- Trabalho solicitado:
Transcreva sem alterações o trecho da notícia sobre a apreensão de drogas em Marawi que começa em "A droga, avaliada" e segue até "de Mindanao Ocidental.".

Forças filipinas encontram drogas em área de confronto com jihadistas

Manila, 19 jun (EFE).- As Forças Armadas das Filipinas encontraram nesta segunda-feira 11 quilos de metanfetamina em posições que estavam sob controle dos jihadistas na cidade de Marawi, no sul do país, onde os combates entre soldados e islamitas vinculados ao Estado Islâmico (EI) já resultaram em mais de 340 mortes.

A droga, avaliada em entre 110 e 250 milhões de pesos filipinos (entre US$ 2,2 e 5,1 milhões), foi encontrada pelos militares depois que um grupo insurgente foi obrigado a abandonar a posição de onde combatia durante um troca de tiros, segundo o comunicado.

Os pacotes de droga foram encontrados em uma residência junto com quatro armas de fogo, afirmou em um comunicado o Comando de Mindanao Ocidental.

Esta não é a primeira vez que as autoridades filipinas encontram drogas em posições controladas por rebeldes, mas é a maior apreensão até o momento, segundo as Forças Armadas.

A descoberta é uma prova de que os jihadistas do sul do país estão vinculados a atividades criminosas e são financiadas pelo tráfico de drogas, segundo o comunicado.

A metanfetamina, de alta qualidade, também revela que os insurgentes são "indivíduos enlouquecidos pela droga, que ficam em êxtase" durante os combates, segundo os militares, o que representa um perigoso desafio para as tropas que tentam recuperar os quatro últimos bairros tomados pelos terroristas em Marawi.

- Itens armazenados:
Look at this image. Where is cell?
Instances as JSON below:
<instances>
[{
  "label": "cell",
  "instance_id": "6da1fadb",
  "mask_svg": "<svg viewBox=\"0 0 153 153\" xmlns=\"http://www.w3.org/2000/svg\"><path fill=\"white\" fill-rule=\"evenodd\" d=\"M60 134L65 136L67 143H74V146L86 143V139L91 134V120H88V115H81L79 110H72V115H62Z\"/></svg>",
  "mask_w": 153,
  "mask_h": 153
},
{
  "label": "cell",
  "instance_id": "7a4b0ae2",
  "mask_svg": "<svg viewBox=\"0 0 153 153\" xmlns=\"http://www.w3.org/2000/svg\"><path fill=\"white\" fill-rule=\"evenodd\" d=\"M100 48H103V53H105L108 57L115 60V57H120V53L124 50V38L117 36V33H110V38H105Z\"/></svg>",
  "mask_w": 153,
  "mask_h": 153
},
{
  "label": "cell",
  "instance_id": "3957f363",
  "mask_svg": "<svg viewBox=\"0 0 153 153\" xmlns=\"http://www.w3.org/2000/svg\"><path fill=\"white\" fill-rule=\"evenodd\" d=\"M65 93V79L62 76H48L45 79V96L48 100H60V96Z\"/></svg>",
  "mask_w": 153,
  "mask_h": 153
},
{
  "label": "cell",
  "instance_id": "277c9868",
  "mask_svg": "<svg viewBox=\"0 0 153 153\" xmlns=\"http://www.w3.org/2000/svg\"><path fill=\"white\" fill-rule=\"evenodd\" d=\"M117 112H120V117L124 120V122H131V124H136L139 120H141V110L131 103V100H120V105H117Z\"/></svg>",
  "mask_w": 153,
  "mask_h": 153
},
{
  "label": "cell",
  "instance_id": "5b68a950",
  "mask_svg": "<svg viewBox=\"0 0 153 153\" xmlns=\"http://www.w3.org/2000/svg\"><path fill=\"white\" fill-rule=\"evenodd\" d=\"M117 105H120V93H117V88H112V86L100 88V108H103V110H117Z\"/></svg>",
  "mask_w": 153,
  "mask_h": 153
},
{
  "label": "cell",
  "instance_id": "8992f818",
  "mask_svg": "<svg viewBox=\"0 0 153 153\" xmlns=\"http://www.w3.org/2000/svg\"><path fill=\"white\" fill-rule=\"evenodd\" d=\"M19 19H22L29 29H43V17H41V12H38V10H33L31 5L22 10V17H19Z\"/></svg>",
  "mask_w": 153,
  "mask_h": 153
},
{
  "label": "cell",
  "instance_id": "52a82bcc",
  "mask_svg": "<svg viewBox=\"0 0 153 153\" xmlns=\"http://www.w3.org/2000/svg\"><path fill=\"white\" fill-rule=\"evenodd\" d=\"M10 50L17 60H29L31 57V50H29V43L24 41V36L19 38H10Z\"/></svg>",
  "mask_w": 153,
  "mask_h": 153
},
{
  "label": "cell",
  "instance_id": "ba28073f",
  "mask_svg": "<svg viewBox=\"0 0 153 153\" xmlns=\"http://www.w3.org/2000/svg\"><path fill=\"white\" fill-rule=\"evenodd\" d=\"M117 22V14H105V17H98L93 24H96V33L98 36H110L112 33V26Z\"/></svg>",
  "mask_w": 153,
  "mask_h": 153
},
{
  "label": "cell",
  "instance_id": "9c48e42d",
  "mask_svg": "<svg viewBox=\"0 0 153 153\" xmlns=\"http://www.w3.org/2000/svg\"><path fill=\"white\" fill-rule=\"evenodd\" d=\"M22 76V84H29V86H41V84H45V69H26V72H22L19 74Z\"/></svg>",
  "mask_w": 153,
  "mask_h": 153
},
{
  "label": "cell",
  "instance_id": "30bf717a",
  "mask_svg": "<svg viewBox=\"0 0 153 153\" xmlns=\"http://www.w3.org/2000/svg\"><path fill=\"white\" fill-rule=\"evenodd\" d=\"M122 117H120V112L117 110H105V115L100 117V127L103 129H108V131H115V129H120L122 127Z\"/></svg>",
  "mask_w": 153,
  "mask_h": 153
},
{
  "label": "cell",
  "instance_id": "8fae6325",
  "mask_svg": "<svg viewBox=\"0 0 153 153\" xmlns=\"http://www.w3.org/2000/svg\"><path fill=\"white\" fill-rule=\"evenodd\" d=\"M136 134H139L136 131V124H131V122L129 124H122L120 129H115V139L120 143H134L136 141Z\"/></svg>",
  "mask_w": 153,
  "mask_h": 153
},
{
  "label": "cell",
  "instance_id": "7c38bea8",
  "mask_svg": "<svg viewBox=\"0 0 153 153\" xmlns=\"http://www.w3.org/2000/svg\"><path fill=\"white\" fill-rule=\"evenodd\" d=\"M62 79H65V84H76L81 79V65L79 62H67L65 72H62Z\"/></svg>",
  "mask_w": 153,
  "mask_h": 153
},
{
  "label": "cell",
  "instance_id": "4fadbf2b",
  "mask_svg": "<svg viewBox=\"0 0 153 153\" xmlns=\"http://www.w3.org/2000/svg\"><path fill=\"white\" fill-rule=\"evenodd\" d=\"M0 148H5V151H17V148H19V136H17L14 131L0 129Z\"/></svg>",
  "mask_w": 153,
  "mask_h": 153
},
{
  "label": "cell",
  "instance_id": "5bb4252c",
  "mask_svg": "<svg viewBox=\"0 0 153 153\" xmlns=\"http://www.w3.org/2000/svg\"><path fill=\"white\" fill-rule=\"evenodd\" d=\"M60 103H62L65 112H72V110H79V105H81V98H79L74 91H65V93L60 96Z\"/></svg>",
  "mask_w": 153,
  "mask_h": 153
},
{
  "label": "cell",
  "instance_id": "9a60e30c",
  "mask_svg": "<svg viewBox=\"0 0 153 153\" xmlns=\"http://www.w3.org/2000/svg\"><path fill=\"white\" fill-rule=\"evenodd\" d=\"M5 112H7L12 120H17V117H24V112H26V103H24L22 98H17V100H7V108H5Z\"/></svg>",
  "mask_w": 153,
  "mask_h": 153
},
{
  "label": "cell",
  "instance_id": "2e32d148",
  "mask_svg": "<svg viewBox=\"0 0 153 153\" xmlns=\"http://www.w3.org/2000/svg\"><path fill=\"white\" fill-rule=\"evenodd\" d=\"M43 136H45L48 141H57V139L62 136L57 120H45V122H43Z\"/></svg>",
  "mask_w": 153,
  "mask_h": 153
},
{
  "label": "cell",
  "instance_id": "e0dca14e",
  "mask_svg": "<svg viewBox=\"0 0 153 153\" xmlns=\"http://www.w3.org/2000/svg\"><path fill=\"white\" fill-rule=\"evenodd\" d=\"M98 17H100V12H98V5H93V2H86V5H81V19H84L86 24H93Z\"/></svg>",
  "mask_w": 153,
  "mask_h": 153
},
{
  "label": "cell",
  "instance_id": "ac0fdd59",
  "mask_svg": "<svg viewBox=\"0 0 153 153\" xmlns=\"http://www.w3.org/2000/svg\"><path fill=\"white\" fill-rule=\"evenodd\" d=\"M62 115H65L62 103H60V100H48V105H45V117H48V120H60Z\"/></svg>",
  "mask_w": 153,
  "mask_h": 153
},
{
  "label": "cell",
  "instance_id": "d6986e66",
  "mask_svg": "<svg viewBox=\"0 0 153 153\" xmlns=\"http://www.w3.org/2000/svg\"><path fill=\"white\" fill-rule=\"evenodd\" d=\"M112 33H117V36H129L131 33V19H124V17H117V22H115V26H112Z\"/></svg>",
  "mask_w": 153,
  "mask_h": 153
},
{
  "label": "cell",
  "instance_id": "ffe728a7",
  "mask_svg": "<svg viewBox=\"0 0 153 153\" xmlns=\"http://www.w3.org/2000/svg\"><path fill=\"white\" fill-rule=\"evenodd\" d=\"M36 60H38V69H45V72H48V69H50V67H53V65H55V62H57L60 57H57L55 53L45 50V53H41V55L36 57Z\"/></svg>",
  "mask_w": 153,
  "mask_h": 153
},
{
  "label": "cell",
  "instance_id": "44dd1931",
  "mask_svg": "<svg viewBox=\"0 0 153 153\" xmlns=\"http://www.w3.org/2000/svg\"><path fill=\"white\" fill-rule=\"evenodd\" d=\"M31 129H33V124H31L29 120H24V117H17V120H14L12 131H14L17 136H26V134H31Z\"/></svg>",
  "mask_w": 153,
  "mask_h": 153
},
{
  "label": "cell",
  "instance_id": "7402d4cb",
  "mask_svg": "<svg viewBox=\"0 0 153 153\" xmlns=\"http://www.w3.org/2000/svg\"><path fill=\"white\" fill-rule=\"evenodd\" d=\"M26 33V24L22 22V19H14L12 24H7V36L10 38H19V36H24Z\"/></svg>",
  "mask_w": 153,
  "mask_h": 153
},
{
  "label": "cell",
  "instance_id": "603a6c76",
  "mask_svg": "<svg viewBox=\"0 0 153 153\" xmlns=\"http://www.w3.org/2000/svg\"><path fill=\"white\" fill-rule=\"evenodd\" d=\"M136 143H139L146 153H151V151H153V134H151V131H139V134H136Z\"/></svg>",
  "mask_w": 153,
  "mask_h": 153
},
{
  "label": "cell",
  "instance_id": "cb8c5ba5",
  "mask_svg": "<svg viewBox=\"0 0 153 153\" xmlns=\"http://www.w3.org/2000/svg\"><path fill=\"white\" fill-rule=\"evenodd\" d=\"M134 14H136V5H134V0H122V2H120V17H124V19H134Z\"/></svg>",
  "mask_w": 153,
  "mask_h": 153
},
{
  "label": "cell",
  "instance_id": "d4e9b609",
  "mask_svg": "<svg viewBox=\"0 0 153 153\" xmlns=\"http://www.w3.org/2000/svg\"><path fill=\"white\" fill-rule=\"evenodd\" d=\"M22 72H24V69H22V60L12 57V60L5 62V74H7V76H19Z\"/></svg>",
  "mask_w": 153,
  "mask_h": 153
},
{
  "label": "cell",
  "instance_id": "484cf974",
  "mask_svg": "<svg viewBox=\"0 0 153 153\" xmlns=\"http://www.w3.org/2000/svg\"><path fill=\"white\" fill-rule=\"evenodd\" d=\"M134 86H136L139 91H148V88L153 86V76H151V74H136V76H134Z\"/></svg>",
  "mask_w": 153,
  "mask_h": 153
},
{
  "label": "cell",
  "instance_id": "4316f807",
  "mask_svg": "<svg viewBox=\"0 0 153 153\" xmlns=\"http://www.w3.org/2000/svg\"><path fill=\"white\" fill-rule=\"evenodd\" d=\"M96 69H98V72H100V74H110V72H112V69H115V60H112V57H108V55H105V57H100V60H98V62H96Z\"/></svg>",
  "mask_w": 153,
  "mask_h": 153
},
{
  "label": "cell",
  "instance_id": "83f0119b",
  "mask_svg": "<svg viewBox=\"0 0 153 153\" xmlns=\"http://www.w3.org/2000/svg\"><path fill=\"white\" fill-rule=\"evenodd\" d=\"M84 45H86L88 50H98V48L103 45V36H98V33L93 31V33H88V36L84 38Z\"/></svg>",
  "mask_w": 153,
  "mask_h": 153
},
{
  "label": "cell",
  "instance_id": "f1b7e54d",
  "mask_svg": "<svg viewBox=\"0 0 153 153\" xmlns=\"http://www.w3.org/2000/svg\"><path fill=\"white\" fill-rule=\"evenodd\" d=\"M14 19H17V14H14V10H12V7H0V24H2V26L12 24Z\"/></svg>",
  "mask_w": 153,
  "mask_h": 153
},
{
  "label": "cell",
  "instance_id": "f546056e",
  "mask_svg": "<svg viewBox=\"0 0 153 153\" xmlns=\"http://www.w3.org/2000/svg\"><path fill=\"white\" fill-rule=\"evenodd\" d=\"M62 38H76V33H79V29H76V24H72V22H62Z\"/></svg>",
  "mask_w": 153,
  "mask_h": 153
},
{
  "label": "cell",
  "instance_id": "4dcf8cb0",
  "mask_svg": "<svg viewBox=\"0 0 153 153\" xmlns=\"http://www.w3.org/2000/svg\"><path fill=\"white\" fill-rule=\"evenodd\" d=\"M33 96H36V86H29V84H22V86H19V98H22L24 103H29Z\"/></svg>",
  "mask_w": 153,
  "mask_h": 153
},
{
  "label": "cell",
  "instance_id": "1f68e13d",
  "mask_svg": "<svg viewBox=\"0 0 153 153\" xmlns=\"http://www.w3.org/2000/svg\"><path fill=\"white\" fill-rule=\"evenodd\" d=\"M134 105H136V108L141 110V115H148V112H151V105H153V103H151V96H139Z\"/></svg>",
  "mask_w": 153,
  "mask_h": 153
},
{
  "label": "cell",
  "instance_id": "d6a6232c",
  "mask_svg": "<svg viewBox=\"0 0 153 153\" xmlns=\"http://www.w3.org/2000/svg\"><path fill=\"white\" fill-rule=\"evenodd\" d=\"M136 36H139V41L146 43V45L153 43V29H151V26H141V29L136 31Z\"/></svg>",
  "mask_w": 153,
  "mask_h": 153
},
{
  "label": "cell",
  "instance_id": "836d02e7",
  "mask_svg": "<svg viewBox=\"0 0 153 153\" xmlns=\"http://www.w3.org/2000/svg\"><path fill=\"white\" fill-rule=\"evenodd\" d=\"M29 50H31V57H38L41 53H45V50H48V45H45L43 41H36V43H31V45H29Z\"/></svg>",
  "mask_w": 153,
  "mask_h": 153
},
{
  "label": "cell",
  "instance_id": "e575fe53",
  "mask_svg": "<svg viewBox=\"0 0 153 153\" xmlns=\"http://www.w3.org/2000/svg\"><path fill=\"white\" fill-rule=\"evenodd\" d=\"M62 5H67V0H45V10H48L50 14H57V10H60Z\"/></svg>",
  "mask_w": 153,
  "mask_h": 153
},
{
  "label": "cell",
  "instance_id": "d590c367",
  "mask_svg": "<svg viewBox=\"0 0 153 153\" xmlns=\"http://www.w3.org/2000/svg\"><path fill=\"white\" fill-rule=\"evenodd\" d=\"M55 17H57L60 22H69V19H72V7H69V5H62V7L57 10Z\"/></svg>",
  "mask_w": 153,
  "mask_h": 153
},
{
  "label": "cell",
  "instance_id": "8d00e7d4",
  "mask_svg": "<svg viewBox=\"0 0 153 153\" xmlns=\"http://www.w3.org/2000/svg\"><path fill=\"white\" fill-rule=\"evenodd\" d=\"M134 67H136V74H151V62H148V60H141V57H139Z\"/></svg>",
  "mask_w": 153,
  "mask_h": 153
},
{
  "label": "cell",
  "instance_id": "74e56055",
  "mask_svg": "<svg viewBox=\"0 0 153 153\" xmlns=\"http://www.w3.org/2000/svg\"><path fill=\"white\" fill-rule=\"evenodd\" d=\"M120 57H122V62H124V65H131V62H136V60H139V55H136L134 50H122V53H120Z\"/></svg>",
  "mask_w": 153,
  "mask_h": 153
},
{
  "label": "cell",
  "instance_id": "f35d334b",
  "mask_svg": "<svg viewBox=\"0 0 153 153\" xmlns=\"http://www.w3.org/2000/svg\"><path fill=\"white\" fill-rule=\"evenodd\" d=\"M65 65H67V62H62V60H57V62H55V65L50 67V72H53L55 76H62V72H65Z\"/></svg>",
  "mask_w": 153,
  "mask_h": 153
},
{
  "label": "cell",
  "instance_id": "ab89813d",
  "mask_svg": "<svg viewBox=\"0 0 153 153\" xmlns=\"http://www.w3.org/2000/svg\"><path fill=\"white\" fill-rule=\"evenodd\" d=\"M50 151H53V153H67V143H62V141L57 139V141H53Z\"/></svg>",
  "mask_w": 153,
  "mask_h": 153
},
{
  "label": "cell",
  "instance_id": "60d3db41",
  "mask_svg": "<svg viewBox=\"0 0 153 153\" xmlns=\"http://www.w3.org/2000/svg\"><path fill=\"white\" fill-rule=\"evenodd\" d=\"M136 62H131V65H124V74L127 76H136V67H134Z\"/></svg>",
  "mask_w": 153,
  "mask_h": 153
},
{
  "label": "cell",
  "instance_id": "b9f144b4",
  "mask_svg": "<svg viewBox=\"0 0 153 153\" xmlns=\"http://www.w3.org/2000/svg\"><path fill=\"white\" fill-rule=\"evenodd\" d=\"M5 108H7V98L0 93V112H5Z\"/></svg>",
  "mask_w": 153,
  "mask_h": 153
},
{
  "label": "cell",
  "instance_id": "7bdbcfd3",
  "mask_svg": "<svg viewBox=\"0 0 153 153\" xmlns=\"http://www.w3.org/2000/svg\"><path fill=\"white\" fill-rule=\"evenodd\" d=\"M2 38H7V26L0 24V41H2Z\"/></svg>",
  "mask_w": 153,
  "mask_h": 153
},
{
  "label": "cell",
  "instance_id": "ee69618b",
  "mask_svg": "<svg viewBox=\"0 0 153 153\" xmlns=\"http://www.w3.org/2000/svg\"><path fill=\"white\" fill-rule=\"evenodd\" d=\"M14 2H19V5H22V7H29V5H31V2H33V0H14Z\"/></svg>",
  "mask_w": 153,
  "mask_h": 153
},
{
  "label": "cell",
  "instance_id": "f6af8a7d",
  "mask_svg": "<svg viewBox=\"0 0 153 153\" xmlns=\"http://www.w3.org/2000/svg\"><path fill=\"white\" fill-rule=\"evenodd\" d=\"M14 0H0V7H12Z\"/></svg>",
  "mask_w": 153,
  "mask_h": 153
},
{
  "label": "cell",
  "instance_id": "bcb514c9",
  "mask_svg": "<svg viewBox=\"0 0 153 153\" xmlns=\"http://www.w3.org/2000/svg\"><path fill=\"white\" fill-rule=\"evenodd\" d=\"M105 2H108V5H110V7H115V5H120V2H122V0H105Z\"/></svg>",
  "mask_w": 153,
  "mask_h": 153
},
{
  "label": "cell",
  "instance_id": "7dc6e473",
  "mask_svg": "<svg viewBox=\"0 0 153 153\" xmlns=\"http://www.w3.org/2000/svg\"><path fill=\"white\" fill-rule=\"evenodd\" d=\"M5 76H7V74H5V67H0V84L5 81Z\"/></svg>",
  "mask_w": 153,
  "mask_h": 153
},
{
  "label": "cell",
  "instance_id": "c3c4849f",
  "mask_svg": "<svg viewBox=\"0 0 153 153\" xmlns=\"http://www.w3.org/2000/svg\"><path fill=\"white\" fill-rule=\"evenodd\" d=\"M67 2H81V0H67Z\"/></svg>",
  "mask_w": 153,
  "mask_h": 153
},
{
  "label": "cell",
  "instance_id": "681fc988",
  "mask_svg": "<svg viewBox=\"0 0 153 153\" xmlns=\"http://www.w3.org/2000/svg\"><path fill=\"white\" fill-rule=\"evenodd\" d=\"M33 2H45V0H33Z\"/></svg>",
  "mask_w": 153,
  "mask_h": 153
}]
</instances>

- Resposta do exercício:
A droga, avaliada em entre 110 e 250 milhões de pesos filipinos (entre US$ 2,2 e 5,1 milhões), foi encontrada pelos militares depois que um grupo insurgente foi obrigado a abandonar a posição de onde combatia durante um troca de tiros, segundo o comunicado.

Os pacotes de droga foram encontrados em uma residência junto com quatro armas de fogo, afirmou em um comunicado o Comando de Mindanao Ocidental.